Text block

But, onto happier subjects.
The other day I went to an auction. I hadn’t been to one for years. This is a regular auction place in Hobart, once a week, every week. I love it.
I’d like to say that it was pure strength of will that kept me away, but I’d be lying. It was ’cause I’d been working on Fridays.
Now that I’ve dropped back to 3 days at my regular job and spend the other two days working as a tutor and grooming from home, I gave in to temptation. I stopped by before work and eyed the goodies… 
I fell in love with this plate. Its old and crazed like crazy (heheh, sorry), discoloured and chipped. But I had to have it.
Of course if I wanted the plate I had to buy 5 boxes of crap.
I put in an absentee bid and won it. I donated about half the crap and kept a few things I know I can use or make things out of. And the plate is now decorating my kitchen.

What do you think of the awl collection? Cool huh? Wayne found a few of these, for working leather, at an antique store in town and I bought him a couple more. I love them stuck in the old flower frog. 
z


weeds and other realisations

Let me introduce you to cape weed.

Ground zero (otherwise known as our lawn) is covered with the stuff.

Over the last week I’ve become obsessed with the stuff.

Now you know I’m not much of a gardener…. but I have this ‘grandpa weeder’ thing I bought a couple of years ago and never used, which allows you to pull out weeds without having to bend over or dig them out. I rediscovered this handy little tool last week and I’ve been waging war against the cape weed ever since.

So far, the cape weed is winning.

I’ve been out there every chance I get, when the weather is nice, when I have some free time, when I walk through the yard and spot another cape weed glaring at me with its beady little eyes…

Last week I filled four big garbage bags with weeds. This week I filled another three.

All I have to show for it are a whole lot of ‘holes’ in the so-called lawn.

And the cape weed continues to thrive.

I’m not ready to give up yet. Sometimes it takes a long time for defeat to sink in.

Like how long it took me to give up on the all natural, home-made, eco-friendly cleaning products.

Data section

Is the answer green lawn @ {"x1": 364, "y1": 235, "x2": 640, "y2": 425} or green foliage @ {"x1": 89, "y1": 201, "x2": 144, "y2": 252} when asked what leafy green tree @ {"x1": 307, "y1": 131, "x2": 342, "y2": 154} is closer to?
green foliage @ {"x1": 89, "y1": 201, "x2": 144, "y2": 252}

Exercise requirements
1. According to the blog post, how many big garbage bags of weeds were filled last week?
2. Reproduce the passage of the blog post between "The other day" and "decorating my kitchen.", inclusive.

Task-by-task solutions
1. Four.

2.
The other day I went to an auction. I hadn’t been to one for years. This is a regular auction place in Hobart, once a week, every week. I love it.
I’d like to say that it was pure strength of will that kept me away, but I’d be lying. It was ’cause I’d been working on Fridays.
Now that I’ve dropped back to 3 days at my regular job and spend the other two days working as a tutor and grooming from home, I gave in to temptation. I stopped by before work and eyed the goodies… 
I fell in love with this plate. Its old and crazed like crazy (heheh, sorry), discoloured and chipped. But I had to have it.
Of course if I wanted the plate I had to buy 5 boxes of crap.
I put in an absentee bid and won it. I donated about half the crap and kept a few things I know I can use or make things out of. And the plate is now decorating my kitchen.